Saulsbury is a town in rural Hardeman County, Tennessee. It is located along State Highway 57 in southwest Hardeman County. As of the 2020 census, Saulsbury had a population of 112. Saulsbury is the fourth least-populated incorporated municipality in Tennessee.
==History==

Saulsbury's historical roots stem from a former settlement named Berlin, Tennessee, which was located one mile south of the current location of Saulsbury. Two regional mail roads—one from Bolivar to Ripley, Mississippi, and another from LaGrange to Corinth, Mississippi. These mail roads met at an intersection which would form into a trading center. In 1839 a post office was established there, and Berlin would be incorporated in 1846, and within five years it would be home to 351 people. Upon the completion of the Memphis and Charleston Railroad, Berlin was bypassed due to one landowner's refusal to sell their property to the railroad. A track was instead laid one mile north of Berlin, on land that was owned by Burrell Sauls and Berry Futrell. The finished railroad station and track would be called Sauls-Berry Depot. Eventually Berlin would be deserted as people moved to the new settlement and in 1856 Saulsbury was incorporated.

Data provided:
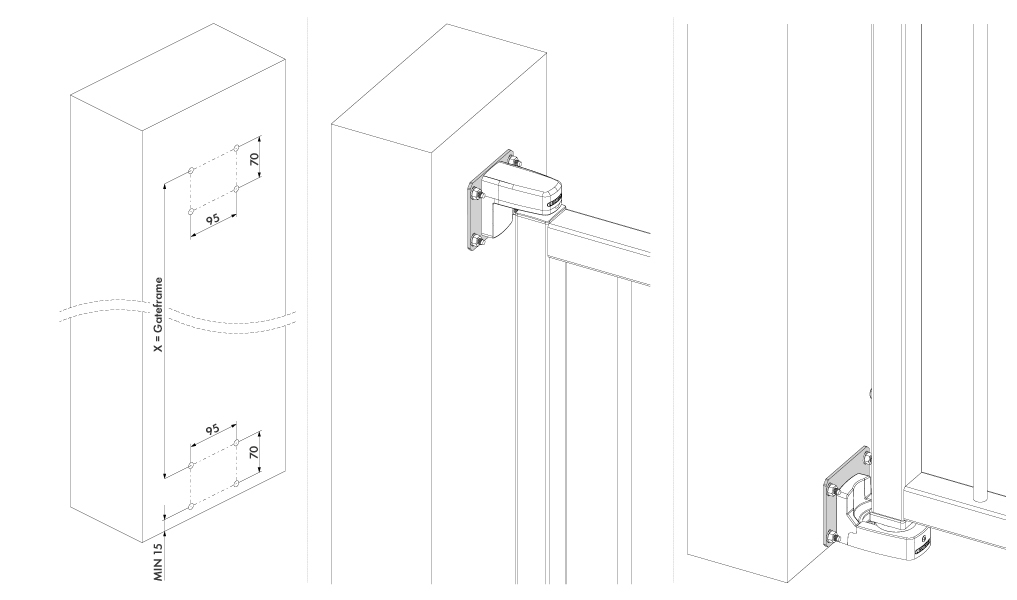 70
95
X = Gateframe
95
70
MIN 15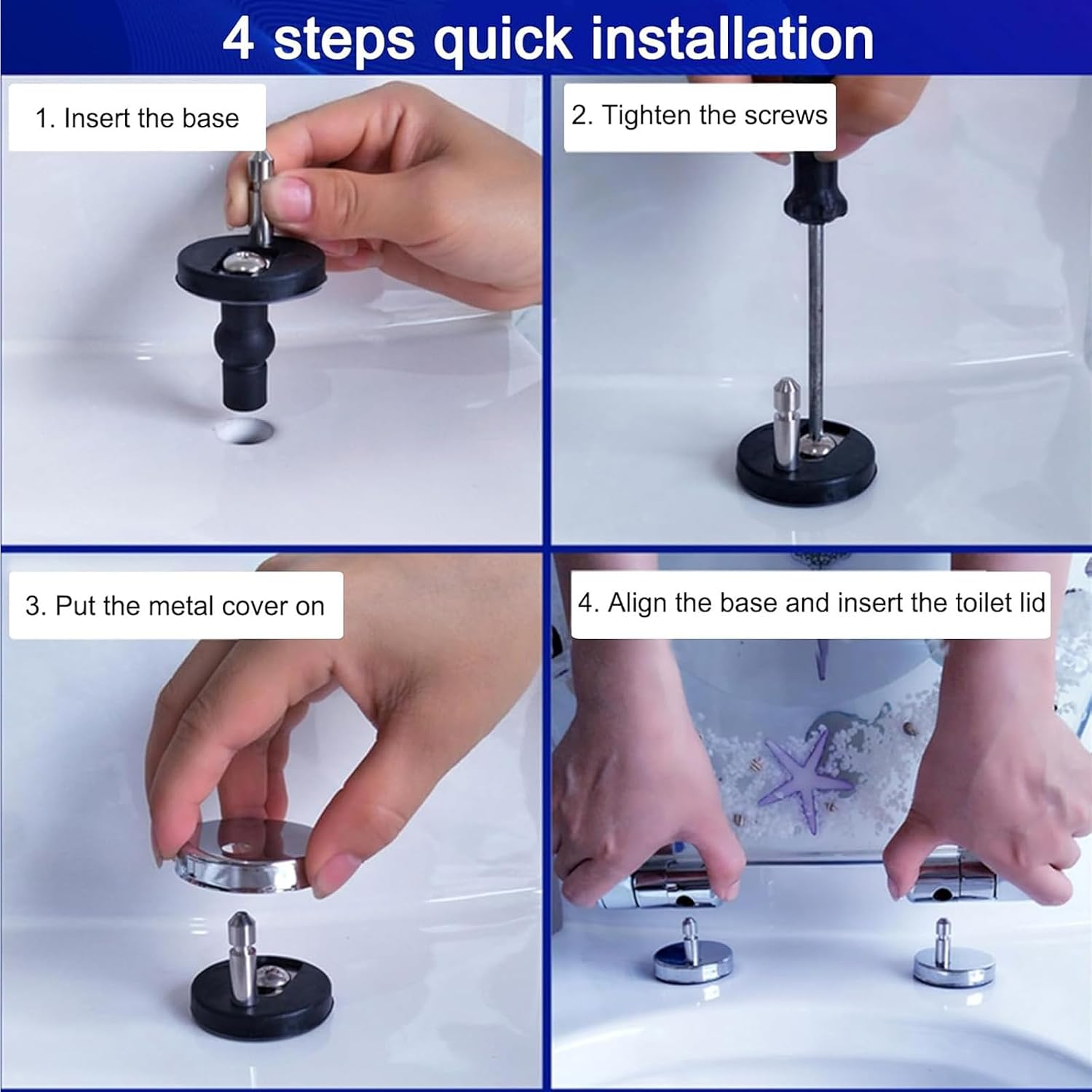 4 steps quick installation

1. Insert the base

2. Tighten the screws

3. Put the metal cover on

4. Align the base and insert the toilet lid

Brief 1:
Using the Saulsbury text, explain in one to three sentences why the Memphis and Charleston Railroad did not pass through Berlin.
Brief 2:
Reproduce the stretch of the Saulsbury text from "Saulsbury is a" through "municipality in Tennessee.".
The material that comes after the Saulsbury text is separate from it.

Written solution 1:
Berlin was bypassed because one landowner refused to sell their property to the railroad. The track was laid one mile north of Berlin instead, on land owned by Burrell Sauls and Berry Futrell.

Written solution 2:
Saulsbury is a town in rural Hardeman County, Tennessee. It is located along State Highway 57 in southwest Hardeman County. As of the 2020 census, Saulsbury had a population of 112. Saulsbury is the fourth least-populated incorporated municipality in Tennessee.